New Idea |Agust 14, 1993, By Lesley Salisbury

 

"A cut above the rest."

She calls herself Triple D and you don't have to ask why, because everything' about Dolly Parton is larger than life. Especially her sense of humor. "Ah'm sorry ah'm late — mah front got out of the limo half a block ahead of the rest of me," she drawls in her particular Southern style. And you're off and running on a one-woman whirlwind of a show. Dolly has had the "showbusiness itch" ever since she was a dirt-poor kid in Tennessee, composing hillbilly songs while she baby-sat an ever-increasing number of brothers and sisters.

Her story is a country legend but she never tires of telling it. sounding as homey in a Hollywood hotel as she does when going back to visit "the folks". She's looking triple terrific and she knows it. "Ah've just been in for a little maintenance," is how she describes it. 'Well, you maintain your car, don't you? And ah've got just as many miles on mah clock. Ah'm a B.I.G. believer in cosmetic surgery. Whatever makes you look good makes you feel good." Dolly, 47, had her overhaul in a swish Beverly Hills clinic.

It was supposed to be private and discreet but a photographer snatched pictures of her emerging swathed in bandages and Dolly, direct as ever, admitted everything. She was self-conscious about her looks from an early age. "I was an ugly little ol' young 'un." she says, the drawl softening as she gets serious about her past. "I needed to prove I was special and I was determined that one day I'd look special." She had her nose reshaped and her teeth bonded in the late Sixties when her recording career took off. She's since had more work done by her Beverly Hills dentist, giving her one of the most brilliant smiles in showbusiness.

In 1983, when she was 37, she lost 18kg in weight. "I had to," she says. "The year before, I'd been filming a scene for The Best Little Whorehouse In Texas where Burt Reynolds had to pick me up. He fell flat on his back and had to have a double hernia removed!"

She also had "a few little nips and tucks" to deal with loose skin and had her breasts lifted and improved.
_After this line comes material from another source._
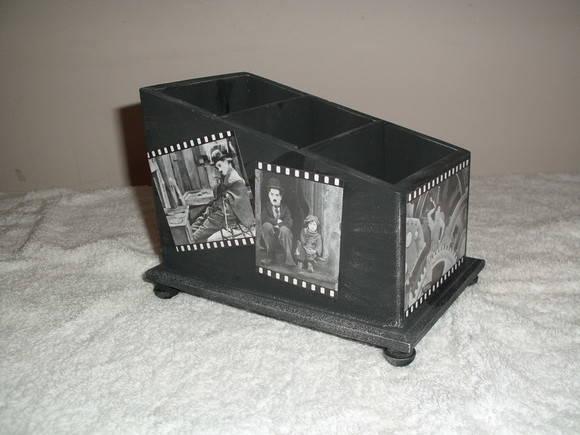 Porta Controle Remoto Charlie Chaplin 04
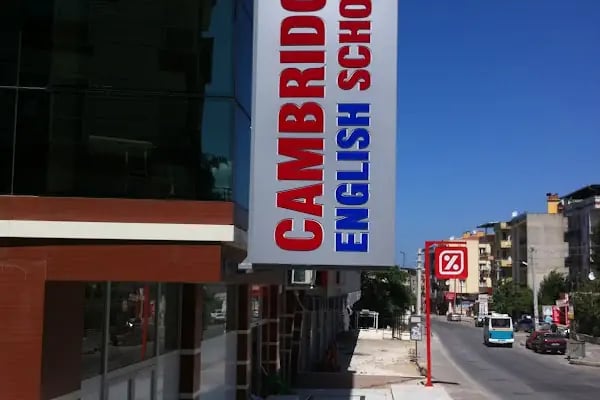 Cambridge English School - Resim 6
She later had liposuction on her thighs and hips — a process in which the fat is literally sucked out — then had her eyes lifted and the puffiness beneath them removed. Dermabrasion on her upper lip helped remove tiny lines, while lasers were used to lighten 'liver spots' on her upper chest. In the late Eighties she had a forehead lift, a facelift and had the muscles under her chin tightened.
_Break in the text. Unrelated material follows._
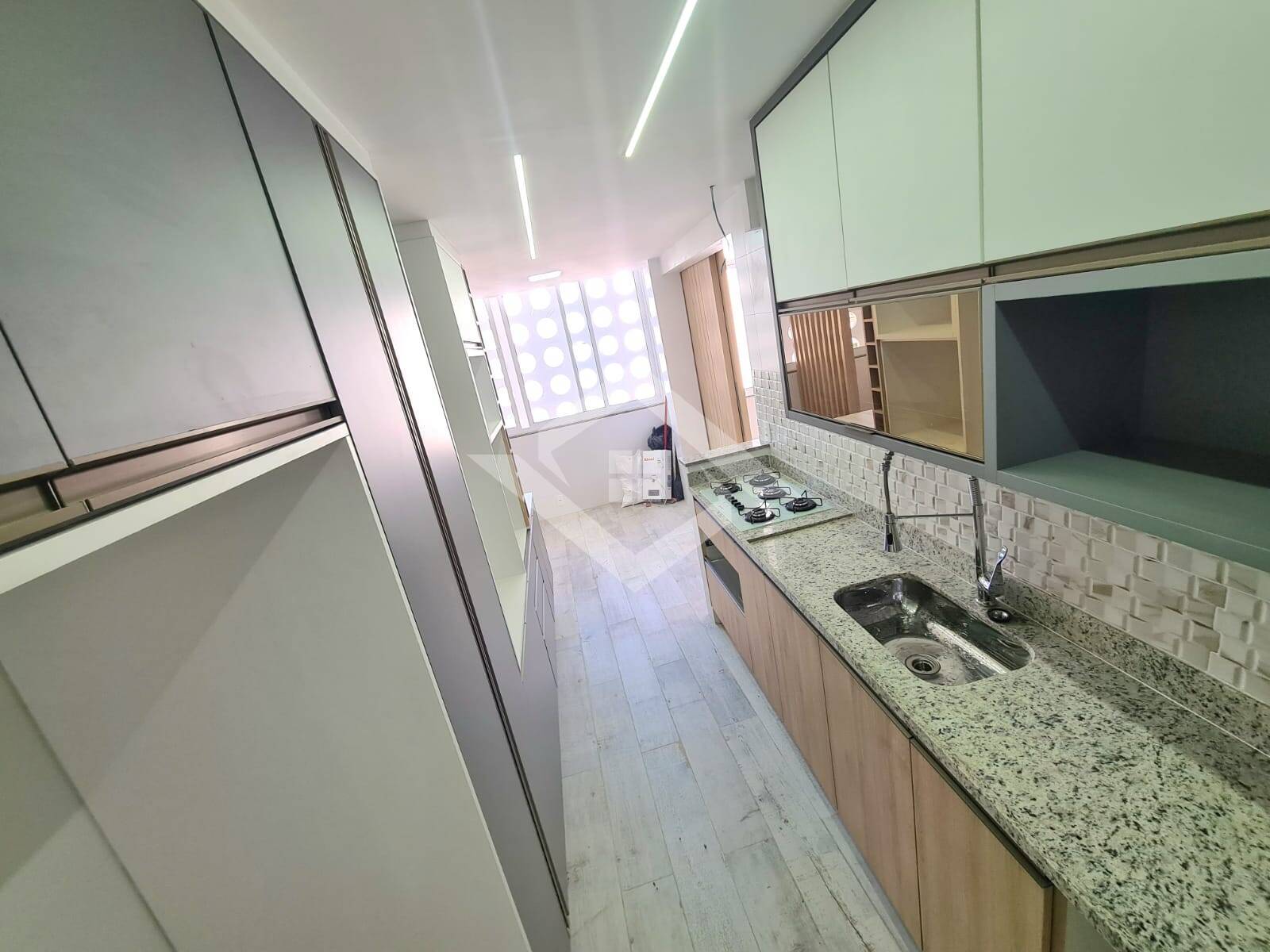 Apartamento à venda com 3 quartos, 180m² - Foto 5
Then, in February this year, Dolly spent around $40,000 on more surgery. She had the crow's feet around her eyes removed, along with lines on her lips, chin and neck. More Ilposuction got rid of the fat on the top of her hips. Dolly remains anything but bashful about her catalogue of cosmetic operations: "I'll always have a bit more maintenance work done when I think it's necessary — and I won't lie about it." she says.

All that cosmetic surgery was necessary because she's in the public eye and doesn't want people looking at a "tired old face". "People in airports and stuff go 'Hi Dolly!' and look right down at my chest instead of at me. It's so stupid. Of course I do flaunt 'em! "The tabloids once said that the doctors were alarmed by the baseball-sized implants in my breasts. I thought. 'Well, thank goodness, 'cause they were the size of watermelons before!'" Dolly's view is it's all a storm in a D-cup.

She'd far rather talk about her latest LP or film or Dollywood, her theme park near her childhood home in Tennessee." "The busier I am, the better I like it." she says, adding with a wink: "Make sure there's no T in busier." Dolly has her own film and TV production company, writes her own songs, tours with her band whenever she can, plays Aunt Dolly Fix-It to the 200-strong Tennessee Parton clan, lives between homes in Beverly Hills, New York, Hawaii and her Smoky Mountains ranch and still claims to be happily married to her reclusive husband of 27 years, businessman Carl Dean.

"I see him more than the public is led to believe." she says, getting serious once again. "I never stay gone more than three weeks at a time. I work eight to 10 days a month on the road. I work a lot out of Nashville but I usually manage to sleep in my own bed. "And I never ask Carl to get involved in showbusiness. When I did a Christmas special featuring my family. I didn't ask him. I'm sure he would've said, "Hell no, you know better than to ask'."

There have been as many rumors about Dolly's love life as there have been about her breasts, and she chooses to joke about them all. "What else can they say about me?" she asks, "I mean, how many boob jobs can I have?" She is serious, however, when it comes to her career. Behind Dolly's Tennessee twang and blonde wigs, there's a method actress just busting to get out. Critics praised her work in the 1991 TV movie Wild Texas Wind, in which she played against type as a singer accused of killing her abusive lover.

She's looking for more films such as Steel Magnolias, which she says combined a good script with "great gals". During filming, she and her five co-stars, including Julia Roberts and Shirley MacLaine, took the sleepy Louisiana town of Nagi-toches by storm. "I have five sisters who are some of the best friends that I have in the whole world, and I related to these five ladies in the way that I do my sisters." says Dolly. "We became real close."